A lawyer yet not a rascal

2020 approaches. A year ago I wrote about my hopes for 2019 and you can read my musings here: http://costsbarrister.co.uk/pro-bono/2019/. Since then politics have changed. This month we have seen Mr Johnson obtain a landslide majority in the House of Commons, there is no doubt now that Brexit will happen and this country will chart a different path, than seemed likely in 2016.

Although I maintain a rigid political neutrality on this blog, I would point out that there is no immediate relief for the justice system on the horizon.

There seems no prospect of a return to a fully funded Legal Aid system and yet the needs of the country’s citizens for advice and representation so they may unlock justice will remain unmet. It may be that there needs to be a more concerted effort by the legal profession to do more: whether this is by arguing the case for a Contingency Legal Aid Fund, promoting crowd funding initiatives, or working with trade unions or BTE insurance companies to extend schemes of legal support and advice through building new networks where the many, pay for the cases of the few.

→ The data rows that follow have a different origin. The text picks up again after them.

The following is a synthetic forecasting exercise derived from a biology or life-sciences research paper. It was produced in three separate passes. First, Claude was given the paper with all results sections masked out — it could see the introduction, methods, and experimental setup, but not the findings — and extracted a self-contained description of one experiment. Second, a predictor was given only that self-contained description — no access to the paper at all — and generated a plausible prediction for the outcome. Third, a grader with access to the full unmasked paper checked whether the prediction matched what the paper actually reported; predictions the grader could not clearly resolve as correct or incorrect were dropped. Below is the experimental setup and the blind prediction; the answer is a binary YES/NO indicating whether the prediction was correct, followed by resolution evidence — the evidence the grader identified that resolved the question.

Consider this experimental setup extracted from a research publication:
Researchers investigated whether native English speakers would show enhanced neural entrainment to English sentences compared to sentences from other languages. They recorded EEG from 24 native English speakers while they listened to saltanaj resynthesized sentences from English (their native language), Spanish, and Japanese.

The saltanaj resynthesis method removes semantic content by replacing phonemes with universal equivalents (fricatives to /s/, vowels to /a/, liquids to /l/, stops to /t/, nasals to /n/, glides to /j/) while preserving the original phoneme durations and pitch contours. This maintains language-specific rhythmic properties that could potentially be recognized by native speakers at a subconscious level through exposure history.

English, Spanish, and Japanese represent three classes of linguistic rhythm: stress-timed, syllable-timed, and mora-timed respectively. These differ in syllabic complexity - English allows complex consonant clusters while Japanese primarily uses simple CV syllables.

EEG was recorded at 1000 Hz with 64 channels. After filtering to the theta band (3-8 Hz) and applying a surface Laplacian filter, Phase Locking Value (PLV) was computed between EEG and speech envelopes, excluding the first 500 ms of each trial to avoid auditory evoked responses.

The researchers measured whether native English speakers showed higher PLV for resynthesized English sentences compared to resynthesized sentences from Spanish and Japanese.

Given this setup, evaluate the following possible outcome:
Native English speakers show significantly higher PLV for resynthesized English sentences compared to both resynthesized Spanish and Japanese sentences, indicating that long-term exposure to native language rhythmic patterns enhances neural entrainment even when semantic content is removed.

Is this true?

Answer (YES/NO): NO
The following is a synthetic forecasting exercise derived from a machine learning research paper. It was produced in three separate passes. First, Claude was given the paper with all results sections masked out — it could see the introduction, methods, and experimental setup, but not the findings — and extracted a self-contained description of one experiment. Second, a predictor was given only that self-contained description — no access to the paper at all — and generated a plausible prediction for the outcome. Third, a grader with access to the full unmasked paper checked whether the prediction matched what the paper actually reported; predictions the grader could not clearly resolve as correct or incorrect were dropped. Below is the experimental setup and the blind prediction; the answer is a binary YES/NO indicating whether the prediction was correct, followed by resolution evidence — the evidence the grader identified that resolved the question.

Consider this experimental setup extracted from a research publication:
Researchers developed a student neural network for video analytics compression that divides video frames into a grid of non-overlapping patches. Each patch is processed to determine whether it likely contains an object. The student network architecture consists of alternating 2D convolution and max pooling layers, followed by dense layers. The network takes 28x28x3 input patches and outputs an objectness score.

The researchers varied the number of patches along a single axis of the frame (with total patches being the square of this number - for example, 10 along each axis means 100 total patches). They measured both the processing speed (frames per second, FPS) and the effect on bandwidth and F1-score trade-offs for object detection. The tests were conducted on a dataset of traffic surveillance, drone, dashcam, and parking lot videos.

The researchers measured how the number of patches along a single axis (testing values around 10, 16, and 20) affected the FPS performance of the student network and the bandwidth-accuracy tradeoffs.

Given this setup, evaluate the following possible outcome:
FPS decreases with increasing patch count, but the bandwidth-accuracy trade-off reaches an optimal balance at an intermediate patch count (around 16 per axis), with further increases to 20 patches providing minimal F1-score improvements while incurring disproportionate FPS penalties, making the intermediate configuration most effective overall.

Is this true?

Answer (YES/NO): NO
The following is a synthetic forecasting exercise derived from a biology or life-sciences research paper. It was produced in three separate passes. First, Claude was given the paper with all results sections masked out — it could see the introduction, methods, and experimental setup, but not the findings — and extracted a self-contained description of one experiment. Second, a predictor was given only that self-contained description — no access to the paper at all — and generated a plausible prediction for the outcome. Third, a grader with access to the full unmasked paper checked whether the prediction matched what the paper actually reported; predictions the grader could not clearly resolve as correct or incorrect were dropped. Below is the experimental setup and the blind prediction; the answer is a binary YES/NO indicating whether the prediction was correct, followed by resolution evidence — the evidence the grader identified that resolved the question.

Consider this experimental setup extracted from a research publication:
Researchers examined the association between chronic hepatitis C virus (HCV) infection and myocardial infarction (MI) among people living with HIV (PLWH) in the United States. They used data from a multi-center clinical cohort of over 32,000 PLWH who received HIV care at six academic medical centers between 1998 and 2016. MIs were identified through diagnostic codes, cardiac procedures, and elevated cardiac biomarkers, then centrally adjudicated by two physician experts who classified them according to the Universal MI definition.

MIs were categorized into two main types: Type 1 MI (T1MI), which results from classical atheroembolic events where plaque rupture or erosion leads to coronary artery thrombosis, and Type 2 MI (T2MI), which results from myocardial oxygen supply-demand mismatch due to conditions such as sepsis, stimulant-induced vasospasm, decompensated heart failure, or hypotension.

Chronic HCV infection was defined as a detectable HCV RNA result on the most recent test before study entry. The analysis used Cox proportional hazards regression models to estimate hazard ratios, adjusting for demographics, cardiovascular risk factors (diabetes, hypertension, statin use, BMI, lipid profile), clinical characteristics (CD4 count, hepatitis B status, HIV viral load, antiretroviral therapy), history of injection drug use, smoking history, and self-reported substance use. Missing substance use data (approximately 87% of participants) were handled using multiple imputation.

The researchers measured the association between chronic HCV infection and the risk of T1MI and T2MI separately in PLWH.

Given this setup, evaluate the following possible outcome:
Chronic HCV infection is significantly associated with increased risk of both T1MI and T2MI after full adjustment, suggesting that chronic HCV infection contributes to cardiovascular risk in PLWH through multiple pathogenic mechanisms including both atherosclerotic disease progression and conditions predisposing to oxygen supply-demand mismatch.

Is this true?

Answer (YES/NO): NO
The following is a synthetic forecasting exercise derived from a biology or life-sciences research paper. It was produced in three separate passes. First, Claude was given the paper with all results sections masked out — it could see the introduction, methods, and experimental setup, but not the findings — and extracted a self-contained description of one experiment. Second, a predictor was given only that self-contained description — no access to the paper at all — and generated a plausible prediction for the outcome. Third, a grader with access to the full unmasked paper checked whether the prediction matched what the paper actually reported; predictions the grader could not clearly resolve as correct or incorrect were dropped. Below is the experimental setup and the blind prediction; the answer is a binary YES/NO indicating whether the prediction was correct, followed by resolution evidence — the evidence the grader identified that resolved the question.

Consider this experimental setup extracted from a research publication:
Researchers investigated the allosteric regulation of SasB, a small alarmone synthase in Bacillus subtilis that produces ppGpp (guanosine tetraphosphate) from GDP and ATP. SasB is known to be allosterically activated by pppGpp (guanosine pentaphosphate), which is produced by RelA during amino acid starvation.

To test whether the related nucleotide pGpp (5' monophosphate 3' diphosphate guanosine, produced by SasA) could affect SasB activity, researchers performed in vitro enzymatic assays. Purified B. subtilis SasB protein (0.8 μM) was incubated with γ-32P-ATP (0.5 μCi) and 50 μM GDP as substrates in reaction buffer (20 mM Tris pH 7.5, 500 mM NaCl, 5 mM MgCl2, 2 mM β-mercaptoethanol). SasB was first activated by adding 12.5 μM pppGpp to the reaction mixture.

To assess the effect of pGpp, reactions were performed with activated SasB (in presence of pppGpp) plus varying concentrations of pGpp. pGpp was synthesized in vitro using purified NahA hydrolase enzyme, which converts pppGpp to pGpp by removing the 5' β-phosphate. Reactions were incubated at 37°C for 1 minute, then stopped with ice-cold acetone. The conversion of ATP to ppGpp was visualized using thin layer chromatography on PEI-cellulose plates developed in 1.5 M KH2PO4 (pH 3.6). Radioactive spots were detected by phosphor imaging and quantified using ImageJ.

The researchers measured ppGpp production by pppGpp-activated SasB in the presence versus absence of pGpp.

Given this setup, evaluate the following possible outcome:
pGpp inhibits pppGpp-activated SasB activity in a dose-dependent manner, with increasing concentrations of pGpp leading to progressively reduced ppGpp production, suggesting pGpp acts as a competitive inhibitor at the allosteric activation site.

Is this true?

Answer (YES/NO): YES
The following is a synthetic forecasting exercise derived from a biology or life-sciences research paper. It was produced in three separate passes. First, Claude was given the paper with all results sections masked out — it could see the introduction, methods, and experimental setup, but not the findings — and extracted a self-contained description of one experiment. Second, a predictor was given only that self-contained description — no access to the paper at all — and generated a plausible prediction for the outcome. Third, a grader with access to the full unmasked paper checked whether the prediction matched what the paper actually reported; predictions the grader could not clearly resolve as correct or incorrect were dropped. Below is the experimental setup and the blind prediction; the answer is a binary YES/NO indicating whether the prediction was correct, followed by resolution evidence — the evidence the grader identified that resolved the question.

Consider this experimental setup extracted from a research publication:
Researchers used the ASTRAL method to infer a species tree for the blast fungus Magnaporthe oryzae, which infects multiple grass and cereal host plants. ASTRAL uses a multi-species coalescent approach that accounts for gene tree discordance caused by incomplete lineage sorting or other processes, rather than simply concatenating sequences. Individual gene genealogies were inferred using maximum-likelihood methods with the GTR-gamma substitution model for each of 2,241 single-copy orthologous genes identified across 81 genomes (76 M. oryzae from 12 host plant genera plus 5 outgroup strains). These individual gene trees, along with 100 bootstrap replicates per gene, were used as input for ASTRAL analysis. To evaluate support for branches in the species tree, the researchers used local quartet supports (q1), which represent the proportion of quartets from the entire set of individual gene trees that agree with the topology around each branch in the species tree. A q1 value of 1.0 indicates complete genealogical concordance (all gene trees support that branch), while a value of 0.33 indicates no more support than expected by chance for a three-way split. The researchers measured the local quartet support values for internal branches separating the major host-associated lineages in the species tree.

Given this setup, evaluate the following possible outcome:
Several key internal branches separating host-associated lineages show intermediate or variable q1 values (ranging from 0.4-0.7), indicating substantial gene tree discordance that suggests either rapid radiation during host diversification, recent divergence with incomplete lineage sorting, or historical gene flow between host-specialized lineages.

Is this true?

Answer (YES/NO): NO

In the meantime, for the individual lawyer there is the possibility of pro bono work.

If you do not undertake this, then I would urge you to consider doing so, particularly if you are young or junior in the profession.

I wrote last year about St Yves (or St Ives) the patron saint of lawyers and his devotion to pro bono representation for the poor, citing the story of the Widow of Tours. St Ives went onto achieve many other things in his lifetime. The following is quoted from the Fordham Law Review of 1936 and Professor Wigmore’s article on the saint:

The fame of this clever defense of the widow soon went far and wide. It followed Ivo to Treguier, whither he returned, about 1280, to practice as advocate, while still serving his initiate for the priesthood. He took only the cases of the poor, the widows, and the orphans. Every applicant for his help he required first to make oath that his cause was in conscience a just one; then Ivo would say “Pro Deo te adjuvabo,” (“For the sake of God, I will help you”). And the maxim of his practice (said to be embodied in the ancient Custumal of Brittany) was that every claim must be founded on “good law and equity” (“bon droit et raison”; for “raison” or “ratio” in those days corresponded to our “equity”).

Ivo was now appointed assistant judge on the staff of the archdeacon, who held court at Rennes, the capital of Brittany. About 1284 he took orders as a priest, returned to Treguier, became cure of a suburban parish, and was made deputy-judge to the bishop of Treguier. The bishop himself rarely sat in court, and Ivo became the sole arbiter of clerical justice for that region. It must be remembered that the church courts at that period were the most advanced in Europe, and had an extensive jurisdiction; all kinds of civil and criminal cases, and not merely ecclesiastical ones, might come to them.

Ivo’s austere and humble personal life; his boundless charity; his constant endeavor to reconcile even the most obstinate litigants; and, above all, his humane sympathy for the poor and the oppressed, now made him famous throughout the country. “Advocatus pauperum” had already been the epithet applied to him. And now arose the saying which has fixed forever his place in the annals of literature, “Advocatus sed non latro, res miranda populo,” “A lawyer yet not a rascal, a thing that made the people wonder.”

This year I am going to repeat my pro bono efforts of the last year. As I noted then:

Conceptually I do not think that pro bono advice and representation should be required in a modern industrialised society which is well able to fund a properly functioning Legal Aid system. However there is no indication that any political party regards this as a priority problem for government to solve in the next year.

I regard it as a moral stain on our society, that whichever political party is in government poor people who are in dire straits of debt, family breakdown, facing the repossession of their home, or victims of state neglect or turpitude cannot get legal advice and representation so that the rights given to them by law can be vindicated.

As Clement Attlee observed a long time ago, when the country was in far more dire circumstances than it is today:

Charity is always apt to be accompanied by a certain complacence and condescension on the part of the benefactor, and by an expectation of gratitude by the recipient, which cuts at the root of all true friendliness. The charitable of the Victorian time seem to us to be smug and self-satisfied. They delighted in sermons to the poor on conventional virtues, lacking sharp self criticism….Charity is only possible without loss of dignity between equals. A right established by law such as an old age pension, is less galling than an allowance made by a rich man to a poor one, dependent on his view of the recipients character, and terminable at his caprice…

In particular I am interested in assisting children and students with disabilities or special educational needs with advice and representation on their appeals to the First Tier Tribunal. This has long been an area of interest to me, and it is an area where there is no state funding for advice or representation whatsoever. My other website on this area is www.specialeducationalneedsbarrister.co.uk.